Dental Complications of Anesthesia
General anesthesia is not the name of a drug; it is a technique of administering
anesthesia. When patients emerge from general anesthesia with no memory
of what has transpired during the time they were under anesthesia, it is
easy to see how it came to be described as "going to sleep". The anesthetized
state, however, is a far cry from what we know as natural sleep. Many studies
have been done to determine how various anesthetics exert their actions.
And although much has come to light, there remain many mysteries.
And to complicate the discussion even more, most general anesthetics
consist of several different agents used in various proportions. A typical
general anesthetic includes such agents as inhalational agents (anesthesia
gases), hypnotic agents (major tranquilizers), muscle relaxing drugs, and
narcotics (pain medications). General anesthetics often include an example
from each of these categories, but not always. The choices are influenced
by the nature of the surgical operation, the physical condition of the
patient, availability, and the preferences of the anesthesia providers.
A common scenario for the administration of general anesthesia in an
adult would be first to establish an intravenous infusion, or IV; often
a small dose of an anxiolytic (anxiety-relieving) drug can be given intravenously
to help calm the patient prior to transfer to the operating room. While
these agents do not usually produce unconsciousness, they typically
do induce amnesia (memory loss) of events that occur while patients are
under their influence. Often patients have no memory of even going to the
operating room.
However, the full anesthetic is not begun until after the patient has
arrived in the operating room. Once there, a variety of monitoring devices
are applied, such as EKG, blood pressure cuff, pulse oximeter (which measures
the amount of oxygen in the patient's blood), stethoscopes, etc. Other
monitoring modalities may be instituted depending on the nature of the
operation and the physical status of the patient.
When the surgeon is ready for the patient to be anesthetized, the anesthetic
induction is begun. For adults, this is usually accomplished with a series of medication
is given through the IV. These medications are referred to as induction
agents, so named because they induce or bring about the state of anesthesia.
For small children,
in whom establishing IV access can be more difficult while awake, anesthesia
is often induced by administering inhalational agents, or gases, by means
of a mask placed over the mouth and nose. If needed, the IV is then placed
after the child is asleep. Although the induction agents begin the anesthetic,
they are not usually all that is used. Their value is in quickly establishing
the anesthetized state. Most of these agents are fairly short-acting, however;
if nothing else were given the patient would probably be awake again before
the surgery had even started!
Induction agents are frequently used to anesthetize the patient for
what is called endotracheal
intubation. This is the act of placing a breathing tube, usually through
the mouth, past the vocal cords and into the trachea, or windpipe. Once
this has been accomplished, longer-acting agents are given IV and anesthesia
gases may be administered through the tube. The reason why short-acting
induction agents are used for the breathing tube placement is that occasionally
unanticipated difficulty is met in achieving correct tube placement. This
is usually due to diseases of, or variations in the anatomy of, the patient's
throat, larynx, jaws, or neck. When problems arise, it's advantageous to
have used drugs that will wear off soon and allow the patient's body to
return to its normal functions while the situation is reassessed.
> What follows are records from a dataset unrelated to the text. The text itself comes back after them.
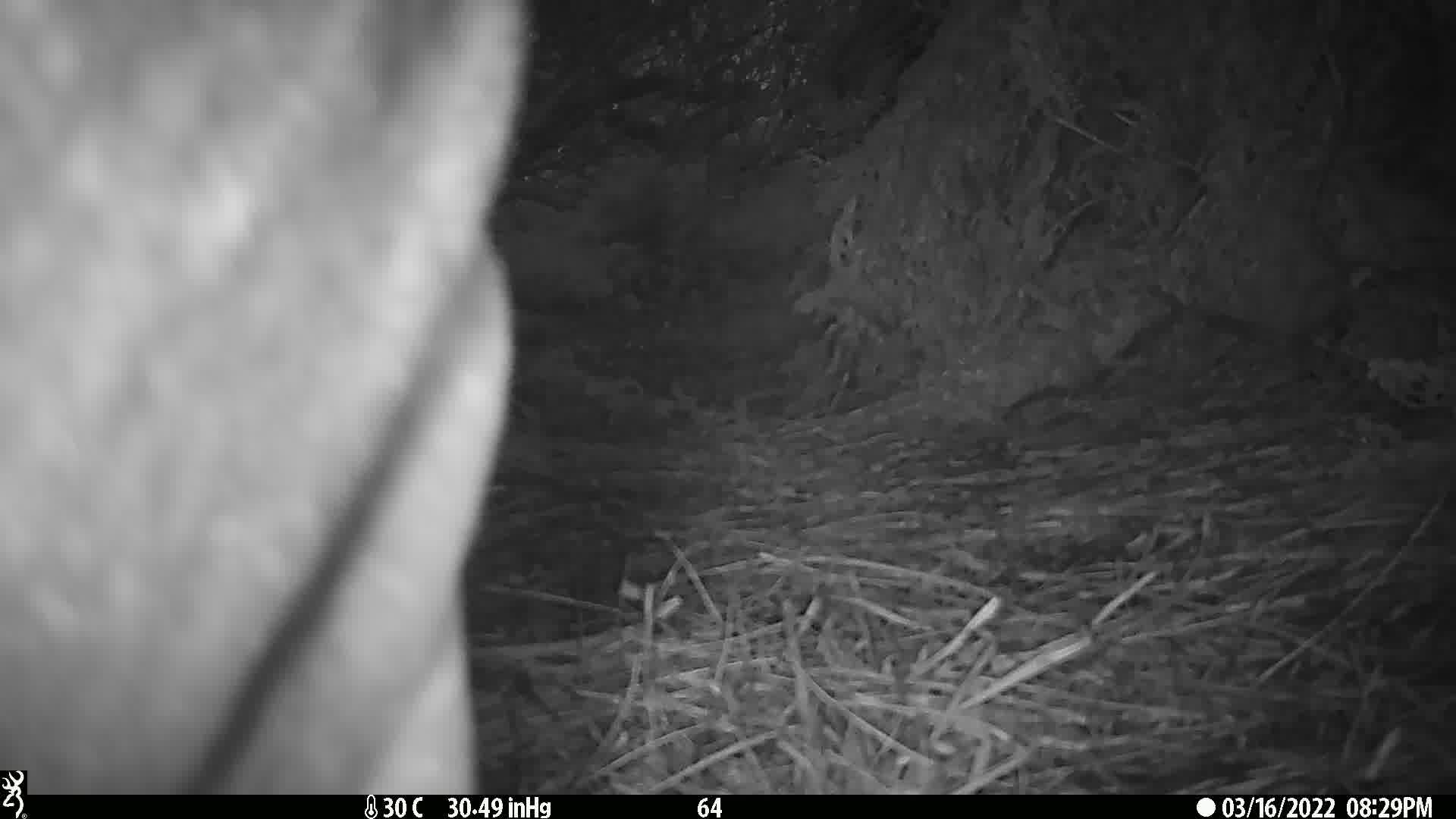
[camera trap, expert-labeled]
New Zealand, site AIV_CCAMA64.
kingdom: Animalia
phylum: Chordata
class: Mammalia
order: Carnivora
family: Otariidae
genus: Phocarctos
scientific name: Phocarctos hookeri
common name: new zealand sea lion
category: sealion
After proper tube placement, the anesthesia for the surgery is begun.
Typically this consists of inhalational agents delivered through the breathing
tube plus narcotic and muscle-relaxing drugs given IV. Each agent plays
its own role in producing anesthesia. The inhalational agents, or gases,
seem to affect the membranes of nerve cells. They appear to reduce nerve
cell activity and thus decrease awareness and memory; narcotics blunt the
perception of pain; and muscle relaxants, though not always required, are
often used to facilitate the surgery by making it easier for the surgeon
to separate muscle layers and gain the needed exposure. By the way, these
muscle relaxants aren't selective in the muscles they work on; they weaken
all the muscles of the body, including the muscles used for breathing,
and this is one of the reasons a breathing tube is used: it allows a good
means of assisting respirations under anesthesia. In fact, most people
are placed on a ventilator (breathing machine) while they are under anesthesia
if muscle relaxants are used.
The anesthesia is continued in this manner until the completion of surgery,
at which time the gases are discontinued and if necessary the effects of
the muscle relaxants are antagonized or "reversed" with IV medications.
When the patient has regained sufficient strength and responsiveness, the
breathing tube is removed and the patient is transferred to the recovery
room for monitoring. Most persons are awake enough to be responsive and
cooperative soon after arrival in recovery, although their memory of events
may lag behind somewhat. Most people associate the moment that their memory
returned with "waking up" although usually they were to all outward appearances
awake before that time.
There are several approaches to the delivery of anesthesia. At CAA we
practice using the Anesthesia
Care Team approach. This has proven an effective mode of anesthesia
delivery for CAA since our inception in 1972.